(ENTRIES SHOWN):
════

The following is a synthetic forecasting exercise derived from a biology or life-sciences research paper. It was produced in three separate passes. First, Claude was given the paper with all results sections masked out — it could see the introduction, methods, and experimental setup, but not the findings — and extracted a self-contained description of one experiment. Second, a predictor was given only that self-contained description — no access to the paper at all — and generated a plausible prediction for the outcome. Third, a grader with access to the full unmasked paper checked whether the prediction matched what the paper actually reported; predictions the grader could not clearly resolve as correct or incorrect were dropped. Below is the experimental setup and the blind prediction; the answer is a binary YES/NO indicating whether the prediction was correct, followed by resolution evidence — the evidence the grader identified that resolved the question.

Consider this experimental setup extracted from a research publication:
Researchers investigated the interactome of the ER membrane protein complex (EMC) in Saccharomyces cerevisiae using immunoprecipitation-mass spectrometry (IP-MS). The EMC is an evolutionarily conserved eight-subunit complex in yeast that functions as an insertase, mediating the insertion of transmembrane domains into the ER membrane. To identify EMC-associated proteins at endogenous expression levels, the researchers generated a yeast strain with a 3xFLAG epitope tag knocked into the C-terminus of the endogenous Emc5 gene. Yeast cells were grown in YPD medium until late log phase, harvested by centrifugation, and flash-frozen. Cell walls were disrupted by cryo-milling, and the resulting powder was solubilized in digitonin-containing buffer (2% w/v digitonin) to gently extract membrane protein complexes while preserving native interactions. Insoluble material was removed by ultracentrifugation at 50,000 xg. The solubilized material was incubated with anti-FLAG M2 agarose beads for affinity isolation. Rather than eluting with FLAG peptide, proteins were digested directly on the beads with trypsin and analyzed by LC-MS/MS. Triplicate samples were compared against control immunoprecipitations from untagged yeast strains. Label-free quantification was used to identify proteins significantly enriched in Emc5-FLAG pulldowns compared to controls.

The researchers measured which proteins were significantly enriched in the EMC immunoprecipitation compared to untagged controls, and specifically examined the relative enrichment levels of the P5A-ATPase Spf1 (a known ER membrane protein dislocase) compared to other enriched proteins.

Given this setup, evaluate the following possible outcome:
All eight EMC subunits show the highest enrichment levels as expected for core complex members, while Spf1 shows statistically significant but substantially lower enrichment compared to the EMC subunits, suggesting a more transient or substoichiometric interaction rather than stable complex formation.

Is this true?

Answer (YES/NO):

════

(TASK STATEMENT): Return all lines of the material above in which "researchers" occurs.

(EXPECTED ANSWER):
Researchers investigated the interactome of the ER membrane protein complex (EMC) in Saccharomyces cerevisiae using immunoprecipitation-mass spectrometry (IP-MS). The EMC is an evolutionarily conserved eight-subunit complex in yeast that functions as an insertase, mediating the insertion of transmembrane domains into the ER membrane. To identify EMC-associated proteins at endogenous expression levels, the researchers generated a yeast strain with a 3xFLAG epitope tag knocked into the C-terminus of the endogenous Emc5 gene. Yeast cells were grown in YPD medium until late log phase, harvested by centrifugation, and flash-frozen. Cell walls were disrupted by cryo-milling, and the resulting powder was solubilized in digitonin-containing buffer (2% w/v digitonin) to gently extract membrane protein complexes while preserving native interactions. Insoluble material was removed by ultracentrifugation at 50,000 xg. The solubilized material was incubated with anti-FLAG M2 agarose beads for affinity isolation. Rather than eluting with FLAG peptide, proteins were digested directly on the beads with trypsin and analyzed by LC-MS/MS. Triplicate samples were compared against control immunoprecipitations from untagged yeast strains. Label-free quantification was used to identify proteins significantly enriched in Emc5-FLAG pulldowns compared to controls.
The researchers measured which proteins were significantly enriched in the EMC immunoprecipitation compared to untagged controls, and specifically examined the relative enrichment levels of the P5A-ATPase Spf1 (a known ER membrane protein dislocase) compared to other enriched proteins.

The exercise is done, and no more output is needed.